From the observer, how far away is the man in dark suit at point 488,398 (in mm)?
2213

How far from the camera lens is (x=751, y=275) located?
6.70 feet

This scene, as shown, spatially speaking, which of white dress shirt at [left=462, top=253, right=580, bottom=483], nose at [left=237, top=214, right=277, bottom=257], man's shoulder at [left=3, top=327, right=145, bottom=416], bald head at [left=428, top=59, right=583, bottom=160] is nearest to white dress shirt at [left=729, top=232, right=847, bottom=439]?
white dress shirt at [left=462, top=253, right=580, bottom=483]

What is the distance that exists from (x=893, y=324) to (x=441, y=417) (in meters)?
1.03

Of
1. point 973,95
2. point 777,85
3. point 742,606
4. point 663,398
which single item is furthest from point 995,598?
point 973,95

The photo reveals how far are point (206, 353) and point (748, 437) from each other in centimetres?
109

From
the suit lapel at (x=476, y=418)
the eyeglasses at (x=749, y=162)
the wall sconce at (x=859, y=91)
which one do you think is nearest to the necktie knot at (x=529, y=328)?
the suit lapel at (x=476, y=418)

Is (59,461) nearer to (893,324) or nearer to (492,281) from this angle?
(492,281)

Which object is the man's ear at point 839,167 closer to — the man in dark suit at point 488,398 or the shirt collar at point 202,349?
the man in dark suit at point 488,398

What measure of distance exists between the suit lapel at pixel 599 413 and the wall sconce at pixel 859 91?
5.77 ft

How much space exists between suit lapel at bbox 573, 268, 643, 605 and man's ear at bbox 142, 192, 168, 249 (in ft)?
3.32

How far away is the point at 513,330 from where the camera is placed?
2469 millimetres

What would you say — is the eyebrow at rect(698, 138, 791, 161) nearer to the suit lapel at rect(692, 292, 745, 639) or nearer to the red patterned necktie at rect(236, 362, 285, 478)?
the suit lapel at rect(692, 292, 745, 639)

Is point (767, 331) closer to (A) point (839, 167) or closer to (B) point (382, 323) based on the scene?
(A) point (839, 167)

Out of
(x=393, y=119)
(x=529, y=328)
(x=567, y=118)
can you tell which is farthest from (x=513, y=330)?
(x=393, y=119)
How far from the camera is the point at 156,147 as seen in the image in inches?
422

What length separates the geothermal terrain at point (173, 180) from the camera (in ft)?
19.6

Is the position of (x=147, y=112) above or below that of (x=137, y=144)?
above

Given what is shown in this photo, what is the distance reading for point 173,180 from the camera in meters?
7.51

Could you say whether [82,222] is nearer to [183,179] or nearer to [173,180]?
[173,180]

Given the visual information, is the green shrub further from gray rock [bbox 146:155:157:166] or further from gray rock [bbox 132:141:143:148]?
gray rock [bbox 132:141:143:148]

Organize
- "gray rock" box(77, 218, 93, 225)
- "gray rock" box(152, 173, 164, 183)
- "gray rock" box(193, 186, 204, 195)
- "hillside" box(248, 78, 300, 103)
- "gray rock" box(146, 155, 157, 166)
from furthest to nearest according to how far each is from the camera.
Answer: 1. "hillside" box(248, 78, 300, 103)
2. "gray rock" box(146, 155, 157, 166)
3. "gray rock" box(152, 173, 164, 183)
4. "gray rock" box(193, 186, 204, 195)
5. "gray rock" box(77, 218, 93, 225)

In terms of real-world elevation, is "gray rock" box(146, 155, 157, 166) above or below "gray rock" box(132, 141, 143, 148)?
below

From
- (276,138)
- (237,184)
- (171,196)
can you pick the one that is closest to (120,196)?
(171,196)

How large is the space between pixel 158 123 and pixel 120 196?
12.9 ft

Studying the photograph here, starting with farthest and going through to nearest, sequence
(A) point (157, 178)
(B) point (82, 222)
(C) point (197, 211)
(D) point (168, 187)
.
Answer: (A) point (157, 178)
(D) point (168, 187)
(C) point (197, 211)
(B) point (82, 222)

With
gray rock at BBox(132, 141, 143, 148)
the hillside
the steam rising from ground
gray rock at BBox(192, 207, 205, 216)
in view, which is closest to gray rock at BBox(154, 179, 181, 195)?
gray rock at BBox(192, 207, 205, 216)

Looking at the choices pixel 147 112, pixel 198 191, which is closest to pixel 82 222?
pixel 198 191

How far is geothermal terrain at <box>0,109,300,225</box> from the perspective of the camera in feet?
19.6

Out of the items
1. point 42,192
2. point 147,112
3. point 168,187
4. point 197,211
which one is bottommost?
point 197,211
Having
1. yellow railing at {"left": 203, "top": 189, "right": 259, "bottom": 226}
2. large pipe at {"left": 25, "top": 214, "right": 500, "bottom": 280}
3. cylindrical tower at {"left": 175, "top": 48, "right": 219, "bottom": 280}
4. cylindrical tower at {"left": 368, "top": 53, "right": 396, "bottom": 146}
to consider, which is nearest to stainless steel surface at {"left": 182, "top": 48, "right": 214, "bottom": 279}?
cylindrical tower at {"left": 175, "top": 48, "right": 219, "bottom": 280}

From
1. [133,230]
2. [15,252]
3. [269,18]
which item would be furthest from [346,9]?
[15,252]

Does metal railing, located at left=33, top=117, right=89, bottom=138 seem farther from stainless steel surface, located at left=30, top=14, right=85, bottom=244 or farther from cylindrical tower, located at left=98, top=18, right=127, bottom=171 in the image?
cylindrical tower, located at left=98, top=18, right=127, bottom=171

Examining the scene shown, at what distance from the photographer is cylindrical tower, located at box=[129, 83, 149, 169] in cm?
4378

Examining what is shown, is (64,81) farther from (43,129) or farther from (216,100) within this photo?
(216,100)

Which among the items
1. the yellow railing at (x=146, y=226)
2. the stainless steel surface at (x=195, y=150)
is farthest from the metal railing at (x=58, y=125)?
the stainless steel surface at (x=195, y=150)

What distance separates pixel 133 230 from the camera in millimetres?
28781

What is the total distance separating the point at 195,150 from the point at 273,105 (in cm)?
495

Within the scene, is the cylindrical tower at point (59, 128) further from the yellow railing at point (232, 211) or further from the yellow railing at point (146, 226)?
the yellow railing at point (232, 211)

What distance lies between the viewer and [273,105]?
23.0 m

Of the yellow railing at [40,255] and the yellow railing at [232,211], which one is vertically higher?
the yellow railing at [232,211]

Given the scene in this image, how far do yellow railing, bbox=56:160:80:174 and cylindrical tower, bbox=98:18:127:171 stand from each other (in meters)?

________________________________________

What is being asked
Turn the items from the line containing "Is (59,461) nearer" through the line containing "2469 millimetres" into a two-column CSV with the headers item and answer. Give one row per item, put each field in double quotes, and replace any line breaks with spaces.

Complete answer
item,answer
"Is (59,461) nearer to (893,324) or nearer to (492,281) from this angle?","(492,281)"
"Which object is the man's ear at point 839,167 closer to — the man in dark suit at point 488,398 or the shirt collar at point 202,349?","the man in dark suit at point 488,398"
"What measure of distance exists between the suit lapel at pixel 599 413 and the wall sconce at pixel 859 91?","5.77 ft"
"How much space exists between suit lapel at bbox 573, 268, 643, 605 and man's ear at bbox 142, 192, 168, 249 (in ft)?","3.32"
"How far away is the point at 513,330 from where the camera is placed?","2469 millimetres"